Opdrachten:
1. Vat de tekst over Indonesische kruiden samen in twee zinnen.
2. Haal uit de tekst over Indonesische kruiden woordelijk het stuk van "De Indonesische keuken bestaat" tot en met "eten wilt koken.".

De Indonesische keuken bestaat uit een combinatie van smaken, kleuren en geuren. Deze is grotendeels te danken aan de rijke variatie aan kruiden en specerijen die in elk gerecht worden verwerkt. Zonder deze smaakmakers zou Indonesisch eten geen Indonesisch eten zijn. Het koken van Indonesisch eten draait dus om het creëren van smaakbalans door het herkennen en zorgvuldig combineren van de bumbu’s. Daarom benoemen we de enkele belangrijke kruiden en specerijen in Indonesische keuken die je zou moeten kennen als je Indonesisch eten wilt koken.
Kemiri
Kemiri, oftewel kemierienoten en ook bekend als candlenut, is een essentieel ingrediënt in de Indonesische keuken. Je vindt het terug in allerlei gerechten zoals sambal, rendang, satesaus en pepes. Deze noot zit boordevol onverzadigde vetten en geeft het eten een romige textuur en milde smaak. In Java gebruiken mensen kemiri ook soms als natuurlijk bindmiddel voor sauzen.

Lengkuas (laos)
Lengkuas oftewel laos behoort tot de gemberfamilie en lijkt ook een beetje op gember maar heeft een hele andere geur. Laos gebruik je in vlees, vis of groente gerechten, door hem te kneuzen of te malen met andere kruiden. Voor onze Indonesische kookworkshop gebruiken we altijd verse laoswortel, omdat deze de beste smaak en geur geeft. Maar je kunt hem ook in gedroogde en gemalen vorm gebruiken, mits je weet wat de goede verhouding is. Gedroogde laos geeft namelijk al snel een overheersende geur aan je gerecht.

Daun jeruk
Limoenblad (daun jeruk in het Indonesisch) wordt vaak in combinatie met salamblad gebruikt in Indonesische currygerechten, stofvleesgerechten en groenten gerechten. Denk bijvoorbeeld aan sayur lodeh, gulai of soto. En rendang zonder limoenblad is absoluut geen rendang. De rempejek, een Indonesische snack met hele pindanoten er op ruikt ook altijd naar limoenblad. Dit komt omdat men een beetje verscheurde limoenblaadjes aan het deeg toevoegt en meebakt.

Daun salam
Salamblad is de Indonesische tegenhanger van het bekende laurierblad. Anders dan de sterkgeurende gewone laurierblaadjes, ruikt het salamblad aromatisch zoet, en geeft het een subtiele specifieke geur aan Indonesisch eten. Je gebruikt het salamblad in allerlei Indonesische gerechten zoals stoofvlees, curry’s en soepen, maar ook in groenten, sambals of nasi kuning. Salamblad kook je in zijn geheel mee in gerechten en verwijder het voordat je het gerecht serveert. Ongeveer vergelijkbaar met het gebruik van laurierblaadjes in de westerse keuken. Maar vervang het salamblad nooit met het gewone laurierblad, omdat laurierblad kan die typische Indonesische aroma’s niet nabootsen.

Gegevensitems
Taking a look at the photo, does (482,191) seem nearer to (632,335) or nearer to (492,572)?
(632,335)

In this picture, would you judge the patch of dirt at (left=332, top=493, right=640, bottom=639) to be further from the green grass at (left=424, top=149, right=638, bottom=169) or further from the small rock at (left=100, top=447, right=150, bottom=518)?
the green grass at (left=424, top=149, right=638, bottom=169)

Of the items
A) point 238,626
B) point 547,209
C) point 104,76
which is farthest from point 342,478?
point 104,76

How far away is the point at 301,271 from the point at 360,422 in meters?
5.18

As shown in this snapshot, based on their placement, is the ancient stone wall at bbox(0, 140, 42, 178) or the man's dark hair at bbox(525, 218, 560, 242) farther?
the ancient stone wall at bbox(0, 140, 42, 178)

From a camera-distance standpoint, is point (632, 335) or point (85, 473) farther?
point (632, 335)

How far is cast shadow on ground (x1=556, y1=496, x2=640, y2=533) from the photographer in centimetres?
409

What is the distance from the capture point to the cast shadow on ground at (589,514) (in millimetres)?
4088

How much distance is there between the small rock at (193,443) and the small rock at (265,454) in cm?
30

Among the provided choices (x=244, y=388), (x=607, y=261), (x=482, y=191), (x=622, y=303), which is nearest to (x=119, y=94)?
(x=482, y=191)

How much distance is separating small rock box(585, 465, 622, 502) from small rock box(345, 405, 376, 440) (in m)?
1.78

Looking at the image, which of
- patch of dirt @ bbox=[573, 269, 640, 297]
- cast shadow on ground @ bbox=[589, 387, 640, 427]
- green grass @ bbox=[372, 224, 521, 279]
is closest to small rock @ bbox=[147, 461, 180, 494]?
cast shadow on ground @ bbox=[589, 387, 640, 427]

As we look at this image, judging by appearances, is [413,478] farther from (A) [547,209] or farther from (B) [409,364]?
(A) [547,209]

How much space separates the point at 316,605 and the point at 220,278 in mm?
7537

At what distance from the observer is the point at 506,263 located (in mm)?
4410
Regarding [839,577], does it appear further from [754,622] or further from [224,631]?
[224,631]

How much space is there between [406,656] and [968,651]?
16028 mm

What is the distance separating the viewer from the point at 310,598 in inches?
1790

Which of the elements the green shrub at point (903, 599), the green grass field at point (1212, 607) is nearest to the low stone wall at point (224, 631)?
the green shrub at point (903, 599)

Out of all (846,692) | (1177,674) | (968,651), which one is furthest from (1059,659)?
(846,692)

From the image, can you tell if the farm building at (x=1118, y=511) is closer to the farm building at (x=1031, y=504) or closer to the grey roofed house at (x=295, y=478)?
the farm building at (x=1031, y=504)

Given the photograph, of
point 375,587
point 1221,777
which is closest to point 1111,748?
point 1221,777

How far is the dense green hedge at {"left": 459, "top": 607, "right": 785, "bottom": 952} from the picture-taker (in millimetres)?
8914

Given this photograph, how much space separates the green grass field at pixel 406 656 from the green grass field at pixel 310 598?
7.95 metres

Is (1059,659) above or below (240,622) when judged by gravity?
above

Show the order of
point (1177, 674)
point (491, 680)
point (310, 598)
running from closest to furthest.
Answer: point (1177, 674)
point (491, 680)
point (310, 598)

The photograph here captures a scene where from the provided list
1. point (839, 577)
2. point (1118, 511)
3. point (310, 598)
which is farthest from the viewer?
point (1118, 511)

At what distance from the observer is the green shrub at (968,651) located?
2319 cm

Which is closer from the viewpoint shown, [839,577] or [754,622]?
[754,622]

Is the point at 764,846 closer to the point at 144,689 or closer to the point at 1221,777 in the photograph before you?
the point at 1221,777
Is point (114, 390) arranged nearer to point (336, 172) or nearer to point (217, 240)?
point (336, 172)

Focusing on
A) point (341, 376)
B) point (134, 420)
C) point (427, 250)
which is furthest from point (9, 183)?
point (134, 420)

Antwoorden:
1. De Indonesische keuken dankt haar combinatie van smaken, kleuren en geuren grotendeels aan kruiden en specerijen, en koken draait om smaakbalans door de bumbu’s zorgvuldig te combineren. Besproken worden kemiri, dat een romige textuur en milde smaak geeft, lengkuas of laos uit de gemberfamilie, limoenblad (daun jeruk), zonder welk rendang geen rendang is, en salamblad, de Indonesische tegenhanger van laurierblad dat je nooit door gewoon laurierblad moet vervangen.

2.
De Indonesische keuken bestaat uit een combinatie van smaken, kleuren en geuren. Deze is grotendeels te danken aan de rijke variatie aan kruiden en specerijen die in elk gerecht worden verwerkt. Zonder deze smaakmakers zou Indonesisch eten geen Indonesisch eten zijn. Het koken van Indonesisch eten draait dus om het creëren van smaakbalans door het herkennen en zorgvuldig combineren van de bumbu’s. Daarom benoemen we de enkele belangrijke kruiden en specerijen in Indonesische keuken die je zou moeten kennen als je Indonesisch eten wilt koken.